TASK REQUIREMENTS
1 > Repeat word for word the passage of the film entry below that opens with the words containing "Casablanca, Nest of Spies (Casablanca, nid" and closes with "shot in Alicante.".
2 > Write what comes next in the Casablanca, Nest of Spies film entry below, picking up after its last sentence.

>> Start DOCUMENT SECTION

- Directed by: Henri Decoin
- Written by: Jacques Remy José Antonio de la Loma
- Starring: Sara Montiel
- Cinematography: Christian Matras
- Music by: Gregorio Garcia Segura
- Release date: 1963;

= Casablanca, Nest of Spies =

Casablanca, Nest of Spies (Casablanca, nid d'espions, Noches de Casablanca, Spionaggio a Casablanca) is a 1963 French-Spanish-Italian spy film directed by Henri Decoin and starring Sara Montiel, Maurice Ronet and Franco Fabrizi. Set in 1942 in Casablanca, it was shot in Alicante.

>> End DOCUMENT SECTION
>> Start ITEMS

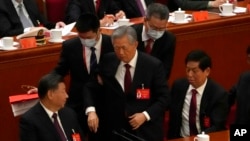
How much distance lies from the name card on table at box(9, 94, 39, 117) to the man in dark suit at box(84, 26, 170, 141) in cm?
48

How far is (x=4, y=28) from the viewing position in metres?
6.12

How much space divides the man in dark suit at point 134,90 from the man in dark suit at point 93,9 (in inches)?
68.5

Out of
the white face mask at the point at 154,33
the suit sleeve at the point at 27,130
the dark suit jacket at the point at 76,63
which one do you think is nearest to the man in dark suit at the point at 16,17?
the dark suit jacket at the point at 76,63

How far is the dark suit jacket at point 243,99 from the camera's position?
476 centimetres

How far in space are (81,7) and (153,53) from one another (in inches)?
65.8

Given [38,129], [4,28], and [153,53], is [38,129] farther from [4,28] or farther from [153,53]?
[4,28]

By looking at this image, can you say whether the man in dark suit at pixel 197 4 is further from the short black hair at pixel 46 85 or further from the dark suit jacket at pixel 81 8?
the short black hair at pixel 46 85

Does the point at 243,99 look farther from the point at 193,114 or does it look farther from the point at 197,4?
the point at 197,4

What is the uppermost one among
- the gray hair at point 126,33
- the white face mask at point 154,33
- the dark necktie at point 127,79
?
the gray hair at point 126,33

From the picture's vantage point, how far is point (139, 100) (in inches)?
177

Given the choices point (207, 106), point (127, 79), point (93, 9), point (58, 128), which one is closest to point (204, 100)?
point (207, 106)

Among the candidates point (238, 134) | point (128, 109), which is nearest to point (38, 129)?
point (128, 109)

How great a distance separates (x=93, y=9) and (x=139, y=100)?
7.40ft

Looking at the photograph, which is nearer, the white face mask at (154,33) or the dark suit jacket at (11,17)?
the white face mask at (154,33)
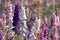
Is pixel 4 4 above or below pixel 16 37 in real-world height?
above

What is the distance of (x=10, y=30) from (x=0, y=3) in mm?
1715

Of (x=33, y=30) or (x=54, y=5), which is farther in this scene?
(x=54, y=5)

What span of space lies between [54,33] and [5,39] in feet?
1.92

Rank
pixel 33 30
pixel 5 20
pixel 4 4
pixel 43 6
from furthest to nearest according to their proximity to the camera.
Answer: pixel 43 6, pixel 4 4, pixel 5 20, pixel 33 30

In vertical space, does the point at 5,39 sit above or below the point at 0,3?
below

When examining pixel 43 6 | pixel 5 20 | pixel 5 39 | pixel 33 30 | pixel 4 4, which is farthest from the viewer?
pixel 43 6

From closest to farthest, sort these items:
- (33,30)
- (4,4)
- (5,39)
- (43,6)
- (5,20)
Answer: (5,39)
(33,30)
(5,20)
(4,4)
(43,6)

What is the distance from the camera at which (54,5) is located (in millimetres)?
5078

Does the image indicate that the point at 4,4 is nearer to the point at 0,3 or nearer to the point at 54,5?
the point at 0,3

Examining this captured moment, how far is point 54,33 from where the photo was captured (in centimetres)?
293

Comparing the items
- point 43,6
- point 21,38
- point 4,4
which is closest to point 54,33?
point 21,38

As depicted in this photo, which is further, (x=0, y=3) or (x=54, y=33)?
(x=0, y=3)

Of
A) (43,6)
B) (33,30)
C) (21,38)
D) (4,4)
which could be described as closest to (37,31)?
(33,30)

>> End ITEMS
>> Start ITEMS

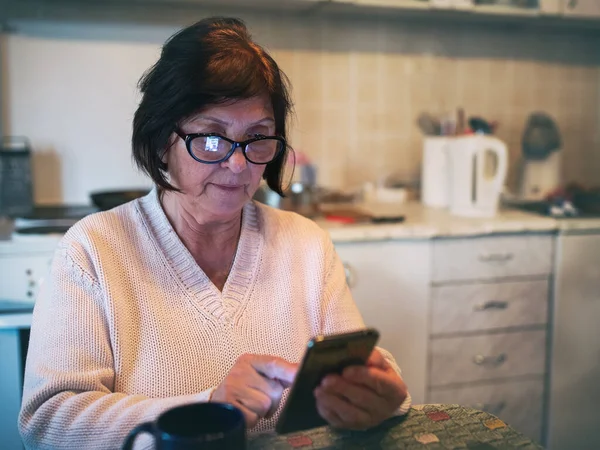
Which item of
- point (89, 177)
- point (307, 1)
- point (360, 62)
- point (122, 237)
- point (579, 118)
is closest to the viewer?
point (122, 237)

>> End ITEMS
>> Start ITEMS

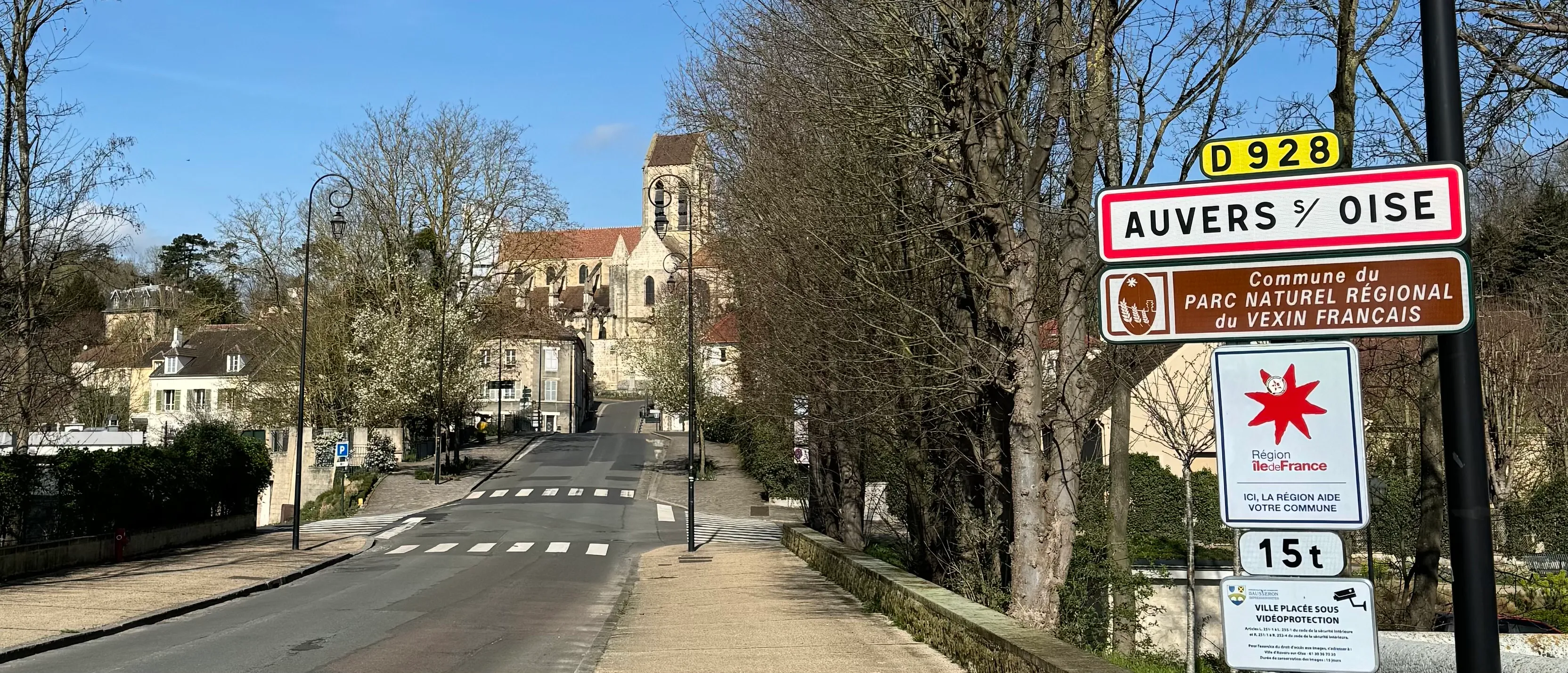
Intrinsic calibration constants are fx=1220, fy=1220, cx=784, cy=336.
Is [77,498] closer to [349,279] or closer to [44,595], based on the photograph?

>> End ITEMS

EXERCISE RESULTS
1 >
Casablanca, Nest of Spies (Casablanca, nid d'espions, Noches de Casablanca, Spionaggio a Casablanca) is a 1963 French-Spanish-Italian spy film directed by Henri Decoin and starring Sara Montiel, Maurice Ronet and Franco Fabrizi. Set in 1942 in Casablanca, it was shot in Alicante.

2 >
==Plot ==
In 1942, a small group of French Resistance members devises a plan to attack in the Moroccan city of Casablanca, aiming to undermine Nazi Germany's power there. While the French police officer Maurice Desjardins is enjoying himself with some girls, the Resistance group shoots a man in the port, seizing a briefcase containing crucial documents about the Third Reich. Nearby, Andre Kuhn observes the entire operation through his binoculars. Although he pretends to be a businessman, he is actually a spy for the Germans, a fact unknown to his girlfriend Teresa Villar, an attractive Spanish singer who works at the El Dorado nightclub and unwittingly becomes embroiled in the scheme.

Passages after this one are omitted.